| Приведённый текст |

= = = =

В этих словах — сила и величие холодно бескомпромиссного философского рационализма и ущербность не удостоенного взойти в пардес человека.

3

Пардес

Кто на гору Господню взойдёт?
Кто встанет на месте святом?

Тот, чьи руки чисты,
и сердцем чист,
душой не клявшийся ложно,
коварно не клявшийся.

Обретёт благословенье от Господа
и праведность — от Бога спасающего.

Это род, Его вопрошающий…
(Восхваления 24:3-6)

Рабби Акива говорит: «Смех и легкомыслие приучают к разврату; традиция — ограда Торы; десятины — ограда богатства; обеты — ограда воздержанности; ограда мудрости — молчание» (Авот 3:13; см. также Авот дерабби Натан Б, 33).

Безупречный в своей тривиальности, этот афоризм без труда нашёл место в Авот, антологии избранного бесспорного. Никогда этот афоризм — вершина торжествующего консерватизма, морали, философии «среднего» человека, не был предметом дискуссий. Хрестоматийный облик рабби Акивы, неутомимого в строительстве здания нового на руинах Храма, вполне соответствует этим словам. Построив здание, рабби стремится уберечь его от разрушения.

= = = =

| Предоставленные записи |
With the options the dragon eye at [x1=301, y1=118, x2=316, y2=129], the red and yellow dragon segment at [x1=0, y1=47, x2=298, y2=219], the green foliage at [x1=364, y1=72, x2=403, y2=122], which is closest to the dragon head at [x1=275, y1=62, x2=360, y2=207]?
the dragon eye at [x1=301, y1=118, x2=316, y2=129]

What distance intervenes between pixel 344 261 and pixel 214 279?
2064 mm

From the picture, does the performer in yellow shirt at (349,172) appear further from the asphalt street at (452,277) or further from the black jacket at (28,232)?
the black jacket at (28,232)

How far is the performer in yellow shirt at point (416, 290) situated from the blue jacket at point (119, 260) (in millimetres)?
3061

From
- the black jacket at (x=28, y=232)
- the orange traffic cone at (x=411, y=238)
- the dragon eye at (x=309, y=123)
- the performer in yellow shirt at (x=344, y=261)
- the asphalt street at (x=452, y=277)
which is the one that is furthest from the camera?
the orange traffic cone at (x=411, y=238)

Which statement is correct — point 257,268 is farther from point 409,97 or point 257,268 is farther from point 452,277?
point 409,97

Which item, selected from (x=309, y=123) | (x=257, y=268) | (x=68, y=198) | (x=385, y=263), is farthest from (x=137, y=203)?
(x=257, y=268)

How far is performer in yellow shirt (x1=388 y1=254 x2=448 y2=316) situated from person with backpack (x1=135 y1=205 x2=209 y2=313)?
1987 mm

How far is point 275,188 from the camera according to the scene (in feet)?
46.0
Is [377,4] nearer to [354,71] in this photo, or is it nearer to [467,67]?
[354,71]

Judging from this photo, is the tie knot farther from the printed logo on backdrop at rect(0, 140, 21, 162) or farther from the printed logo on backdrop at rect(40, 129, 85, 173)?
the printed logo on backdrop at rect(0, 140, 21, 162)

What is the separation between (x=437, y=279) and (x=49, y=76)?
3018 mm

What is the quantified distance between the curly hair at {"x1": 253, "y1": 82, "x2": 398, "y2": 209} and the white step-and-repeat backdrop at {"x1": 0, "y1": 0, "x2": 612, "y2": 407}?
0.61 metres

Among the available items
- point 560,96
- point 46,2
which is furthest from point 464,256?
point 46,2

= = = =

| Ваши задания |
A - Что, согласно словам рабби Акивы в приведённом тексте, служит оградой мудрости?
B - Перепишите без изменений строки записей, начиная со строки, содержащей «Among the available items», и до конца записей включительно.

| Письменные ответы |
A - Молчание.

B -
Among the available items
- point 560,96
- point 46,2
which is furthest from point 464,256?
point 46,2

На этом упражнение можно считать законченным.